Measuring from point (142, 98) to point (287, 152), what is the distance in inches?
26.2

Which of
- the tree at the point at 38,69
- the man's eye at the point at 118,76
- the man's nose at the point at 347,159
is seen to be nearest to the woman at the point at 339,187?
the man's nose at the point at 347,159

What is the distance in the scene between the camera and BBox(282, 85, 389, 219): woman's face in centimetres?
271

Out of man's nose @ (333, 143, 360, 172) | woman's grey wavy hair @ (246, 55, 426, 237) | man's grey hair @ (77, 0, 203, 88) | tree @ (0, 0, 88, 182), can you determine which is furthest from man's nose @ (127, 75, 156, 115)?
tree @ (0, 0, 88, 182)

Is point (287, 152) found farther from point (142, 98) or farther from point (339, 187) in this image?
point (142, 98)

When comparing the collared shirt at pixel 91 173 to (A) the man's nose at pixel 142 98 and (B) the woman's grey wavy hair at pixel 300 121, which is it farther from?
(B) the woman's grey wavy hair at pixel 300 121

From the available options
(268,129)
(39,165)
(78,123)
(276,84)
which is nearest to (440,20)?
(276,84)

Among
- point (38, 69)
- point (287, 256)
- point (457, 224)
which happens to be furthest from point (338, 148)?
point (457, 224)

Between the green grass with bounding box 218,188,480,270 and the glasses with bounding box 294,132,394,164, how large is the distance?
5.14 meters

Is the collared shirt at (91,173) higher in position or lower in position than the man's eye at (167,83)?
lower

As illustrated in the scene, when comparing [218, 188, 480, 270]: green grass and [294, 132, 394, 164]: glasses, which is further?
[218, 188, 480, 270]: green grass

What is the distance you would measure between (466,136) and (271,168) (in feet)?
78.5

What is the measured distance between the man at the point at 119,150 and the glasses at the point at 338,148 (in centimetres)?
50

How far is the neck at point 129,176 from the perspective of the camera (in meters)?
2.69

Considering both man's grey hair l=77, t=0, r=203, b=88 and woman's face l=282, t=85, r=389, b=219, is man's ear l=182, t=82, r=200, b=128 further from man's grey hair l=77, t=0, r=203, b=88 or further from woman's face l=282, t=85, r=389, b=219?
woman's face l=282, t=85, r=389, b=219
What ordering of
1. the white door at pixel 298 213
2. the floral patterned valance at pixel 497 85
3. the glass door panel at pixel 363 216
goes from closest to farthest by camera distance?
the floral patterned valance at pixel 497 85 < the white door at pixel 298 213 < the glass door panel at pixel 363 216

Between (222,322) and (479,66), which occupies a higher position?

━━━━━━━━━━━━━━━━━━━━━━━━━━━━━━

SET EXERCISE —
Copy the stretch of records from the line that contains "Out of man's" through the line that contains "the floral patterned valance at pixel 497 85 <", reproducing each line without change.

PROBLEM SOLUTION —
Out of man's nose @ (333, 143, 360, 172) | woman's grey wavy hair @ (246, 55, 426, 237) | man's grey hair @ (77, 0, 203, 88) | tree @ (0, 0, 88, 182), can you determine which is furthest from man's nose @ (127, 75, 156, 115)?
tree @ (0, 0, 88, 182)

Is point (287, 152) found farther from point (142, 98) or farther from point (339, 187) in this image?
point (142, 98)

When comparing the collared shirt at pixel 91 173 to (A) the man's nose at pixel 142 98 and (B) the woman's grey wavy hair at pixel 300 121, which is it farther from?
(B) the woman's grey wavy hair at pixel 300 121

From the available options
(268,129)
(39,165)
(78,123)
(276,84)
which is nearest to (440,20)?
(276,84)

Among
- point (38, 69)
- point (287, 256)
- point (457, 224)
which happens to be furthest from point (338, 148)?
point (457, 224)

Between the green grass with bounding box 218,188,480,270 and the glasses with bounding box 294,132,394,164, how large is the distance?
5.14 meters

Is the collared shirt at (91,173) higher in position or lower in position than the man's eye at (167,83)?
lower

As illustrated in the scene, when comparing [218, 188, 480, 270]: green grass and [294, 132, 394, 164]: glasses, which is further?
[218, 188, 480, 270]: green grass

What is the distance you would measure between (466,136) and (271,168) (in feet)?
78.5

What is the measured distance between the man at the point at 119,150 and the glasses at the point at 338,148 (in centimetres)?
50

How far is the neck at point 129,176 from the perspective of the camera (in meters)?
2.69

Considering both man's grey hair l=77, t=0, r=203, b=88 and woman's face l=282, t=85, r=389, b=219, is man's ear l=182, t=82, r=200, b=128 further from man's grey hair l=77, t=0, r=203, b=88 or further from woman's face l=282, t=85, r=389, b=219?
woman's face l=282, t=85, r=389, b=219
What ordering of
1. the white door at pixel 298 213
2. the floral patterned valance at pixel 497 85
3. the glass door panel at pixel 363 216
goes from closest to farthest by camera distance?
the floral patterned valance at pixel 497 85 < the white door at pixel 298 213 < the glass door panel at pixel 363 216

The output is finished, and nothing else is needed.